With the new rule, the EPA has set an overall cap for power plant emissions in the US at 38 tons by 2010 and allows trading between power companies to achieve the least-cost emission reductions.

But the cap-and-trade approach to what was formerly a hazardous pollutant (the EPA has reclassified it to allow trading) has many critics, including several state attorneys general and environmentalists throughout the nation. “For policy reasons, not for technical reasons, there are people who will not accept the trading of mercury,” says Thaddeus Huetteman, president of Atlanta-based consultancy Power and Energy Analytic Resources. “There will be some states that won’t trade mercury.
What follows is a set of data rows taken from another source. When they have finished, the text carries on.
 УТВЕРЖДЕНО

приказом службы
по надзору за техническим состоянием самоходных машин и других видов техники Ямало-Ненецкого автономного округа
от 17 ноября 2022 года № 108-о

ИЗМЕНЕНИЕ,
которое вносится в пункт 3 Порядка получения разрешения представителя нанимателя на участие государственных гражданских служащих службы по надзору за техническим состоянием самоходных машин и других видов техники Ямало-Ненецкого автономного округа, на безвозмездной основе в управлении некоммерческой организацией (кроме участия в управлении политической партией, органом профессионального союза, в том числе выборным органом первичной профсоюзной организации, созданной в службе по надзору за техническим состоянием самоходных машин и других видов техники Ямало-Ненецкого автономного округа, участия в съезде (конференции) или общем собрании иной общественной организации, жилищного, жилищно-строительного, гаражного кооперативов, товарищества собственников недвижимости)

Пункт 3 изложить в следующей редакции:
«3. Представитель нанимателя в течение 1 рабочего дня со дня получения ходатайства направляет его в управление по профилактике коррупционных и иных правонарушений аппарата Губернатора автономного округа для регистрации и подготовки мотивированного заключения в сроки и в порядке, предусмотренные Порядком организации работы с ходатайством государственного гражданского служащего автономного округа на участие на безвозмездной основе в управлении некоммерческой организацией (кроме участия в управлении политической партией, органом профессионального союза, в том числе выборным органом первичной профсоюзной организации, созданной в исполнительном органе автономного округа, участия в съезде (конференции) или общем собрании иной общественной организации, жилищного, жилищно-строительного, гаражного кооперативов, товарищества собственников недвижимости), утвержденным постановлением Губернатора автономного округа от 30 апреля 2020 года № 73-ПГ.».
The question is: what does that mean for the EPA’s efficient transfer of tons?”

Many environmentalists have also complained that the initial mercury cap – 38 tons – was set at the same level which would be reached as a “co-benefit” of the SO2 and NOx reductions under CAIR. “Essentially, the agency adopted a ‘do-nothing’ approach to mercury for the next 12 years,” said John Walke, director of the clean air programme for environmental group Natural Resources Defense Council, which has intimated that it will sue to halt the regulations.

If a coal-fired power plant has both a scrubber – to remove SO2 pollution – and an SCR – to remove NOx pollution – it can also expect a major reduction in mercury emissions, possibly as much as 90%, according to John Blaney,Virginia-based managing director at consultancy ICF. “If there is a mercury market, it essentially reduces the cost of a scrubber,” he says.
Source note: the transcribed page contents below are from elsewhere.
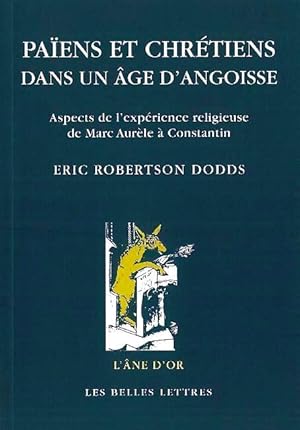 PAÏENS ET CHRÉTIENS
DANS UN ÂGE D'ANGOISSE

Aspects de l'expérience religieuse
de Marc Aurèle à Constantin

ERIC ROBERTSON DODDS

L'ÂNE D'OR

LES BELLES LETTRES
Nevertheless, industry argues that there is no proven mercury control technology at the moment and therefore cap-and-trade is the only way to go. “We don’t know of a vendor of these technologies who will guarantee that they will achieve 90% mercury removal, 365 days a year, which is what we need to commit to that sort of installation,” says Melissa McHenry, spokeswoman for Ohio-based power producer American Electric Power (AEP).
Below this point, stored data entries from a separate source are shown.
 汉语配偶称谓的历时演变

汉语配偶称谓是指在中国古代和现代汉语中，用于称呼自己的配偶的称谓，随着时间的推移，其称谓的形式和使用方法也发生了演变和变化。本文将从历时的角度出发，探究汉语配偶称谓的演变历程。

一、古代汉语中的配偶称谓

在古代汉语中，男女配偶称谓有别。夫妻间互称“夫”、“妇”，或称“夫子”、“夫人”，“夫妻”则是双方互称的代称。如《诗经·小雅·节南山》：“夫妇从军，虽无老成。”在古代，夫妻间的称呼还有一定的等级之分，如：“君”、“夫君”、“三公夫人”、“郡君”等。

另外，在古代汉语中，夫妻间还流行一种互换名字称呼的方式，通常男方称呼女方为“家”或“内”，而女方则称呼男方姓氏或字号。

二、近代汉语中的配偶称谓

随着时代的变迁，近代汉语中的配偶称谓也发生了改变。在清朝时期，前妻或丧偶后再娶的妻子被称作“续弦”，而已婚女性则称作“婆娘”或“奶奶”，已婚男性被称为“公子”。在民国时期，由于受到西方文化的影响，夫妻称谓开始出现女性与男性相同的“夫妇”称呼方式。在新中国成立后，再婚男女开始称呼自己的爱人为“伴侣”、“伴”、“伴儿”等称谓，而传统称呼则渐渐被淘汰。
Reliability aside, it is still cost that most concerns utilities. “The bottom line is still price. This puts another adder into the price of producing electricity. We’ve got one for SO2, now we add one for mercury,” says Jim Moore, St Louis-based general executive in the coal supply and emissions department at power producer Ameren. “The problem is: we don’t have any idea what that adder should be.”

And it may be significant. “If the market works, there will be a substantial allowance price for mercury in the $20,000 a pound range, going up over time,” ICF’s Blaney predicts. The only problem is, with litigation, reluctant state governments, and unproven technology, the market looks very unlikely to work any time soon.